Positive investor sentiment, which got a boost in the run-up to the Lok Sabha polls, is likely to be sustained following the thumping victory of the Narendra Modi's BJP-led NDA, Moody's Investors Service said today.
Any change in India's sovereign credit profile hinges upon the government's fiscal position, regulatory constraints on investment and output and growth in social and physical infrastructure, the rating agency said.
It assigns a 'Baa3' rating to India, signifying moderate credit risk, with a stable outlook.
Moody's also projected a downside risk to 5 per cent GDP growth this year.
"The significant parliamentary majority won by the Bharatiya Janata Party-led NDA in India is likely to sustain the investor sentiment which has recently boosted equity indices and the rupee," Moody's said in a note.
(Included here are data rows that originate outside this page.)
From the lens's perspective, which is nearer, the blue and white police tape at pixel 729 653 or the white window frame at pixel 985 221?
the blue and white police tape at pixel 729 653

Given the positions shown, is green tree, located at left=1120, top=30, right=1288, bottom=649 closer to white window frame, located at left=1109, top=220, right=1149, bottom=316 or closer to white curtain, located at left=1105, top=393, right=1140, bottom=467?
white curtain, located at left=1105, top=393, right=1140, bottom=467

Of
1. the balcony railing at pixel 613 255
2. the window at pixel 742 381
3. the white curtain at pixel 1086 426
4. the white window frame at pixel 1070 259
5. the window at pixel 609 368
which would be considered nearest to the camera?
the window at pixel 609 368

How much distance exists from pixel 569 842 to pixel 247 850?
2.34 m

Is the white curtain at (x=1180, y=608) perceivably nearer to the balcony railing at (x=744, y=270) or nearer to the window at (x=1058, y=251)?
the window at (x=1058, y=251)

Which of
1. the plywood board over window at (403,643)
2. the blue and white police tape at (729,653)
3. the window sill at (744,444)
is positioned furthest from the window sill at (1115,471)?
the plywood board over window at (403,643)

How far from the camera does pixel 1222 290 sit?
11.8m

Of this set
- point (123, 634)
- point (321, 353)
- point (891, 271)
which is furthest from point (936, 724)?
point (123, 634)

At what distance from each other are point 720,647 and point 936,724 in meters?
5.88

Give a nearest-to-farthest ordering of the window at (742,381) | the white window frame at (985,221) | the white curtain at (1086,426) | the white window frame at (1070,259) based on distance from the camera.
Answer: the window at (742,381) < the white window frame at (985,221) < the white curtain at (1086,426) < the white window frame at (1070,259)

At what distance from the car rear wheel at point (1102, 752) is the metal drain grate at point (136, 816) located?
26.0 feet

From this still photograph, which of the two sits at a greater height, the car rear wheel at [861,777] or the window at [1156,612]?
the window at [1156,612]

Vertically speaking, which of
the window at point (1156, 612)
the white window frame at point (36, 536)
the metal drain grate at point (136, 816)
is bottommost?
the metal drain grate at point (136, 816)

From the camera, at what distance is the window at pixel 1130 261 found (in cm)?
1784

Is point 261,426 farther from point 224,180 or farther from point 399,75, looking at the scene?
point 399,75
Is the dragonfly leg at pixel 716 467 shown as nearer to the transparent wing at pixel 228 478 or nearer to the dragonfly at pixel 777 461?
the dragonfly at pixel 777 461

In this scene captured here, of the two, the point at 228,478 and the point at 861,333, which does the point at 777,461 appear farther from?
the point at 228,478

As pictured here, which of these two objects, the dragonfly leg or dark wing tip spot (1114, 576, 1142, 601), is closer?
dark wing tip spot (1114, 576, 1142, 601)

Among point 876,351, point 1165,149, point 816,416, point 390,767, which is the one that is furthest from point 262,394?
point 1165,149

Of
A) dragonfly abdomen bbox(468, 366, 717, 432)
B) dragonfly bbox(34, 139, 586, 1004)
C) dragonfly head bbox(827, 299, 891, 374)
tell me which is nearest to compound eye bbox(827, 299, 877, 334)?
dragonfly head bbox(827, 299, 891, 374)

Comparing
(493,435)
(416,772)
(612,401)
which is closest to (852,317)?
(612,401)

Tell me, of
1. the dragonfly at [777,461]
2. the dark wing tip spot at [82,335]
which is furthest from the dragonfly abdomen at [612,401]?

The NDA is expected to win over 330 seats in the recently concluded elections for 543 seats in the 16th Lok Sabha.
While policy measures to revive the economy are likely over the coming months, India's growth, fiscal and inflation metrics are unlikely to improve immediately, Moody's said.
"We expect GDP growth to continue to be below potential, at about 5 per cent this year, and the possibility of a sub-par harvest due to El Nino effects poses downside risks," it said.
The agency said the impact of election results on the country's credit profile will be apparent over the next several months as economic policy measures are implemented.
In the medium term, the extent to which these steps revive the economy will depend on the specific measures adopted by the new government and the pace of their implementation, it added.
The BSE Sensex has gained more than 17 per cent in the past three months on expectations the BJP would win a considerable majority and pursue policies conducive to investment and economic growth.
Foreign portfolio inflows appear to have helped drive this increase, as well as a 4 per cent appreciation of the rupee against the US dollar since the beginning of the year.
"However, economic trends will take longer to improve than sentiment did," Moody's said.
Industrial output declined 0.5 per cent in March, while retail inflation remained elevated at 8.6 per cent in April, limiting the scope for monetary stimulus to revive growth.
"Nonetheless, industrial momentum could pick up in the second half of the year as stalled investment resumes and consumer confidence increases," Moody's said.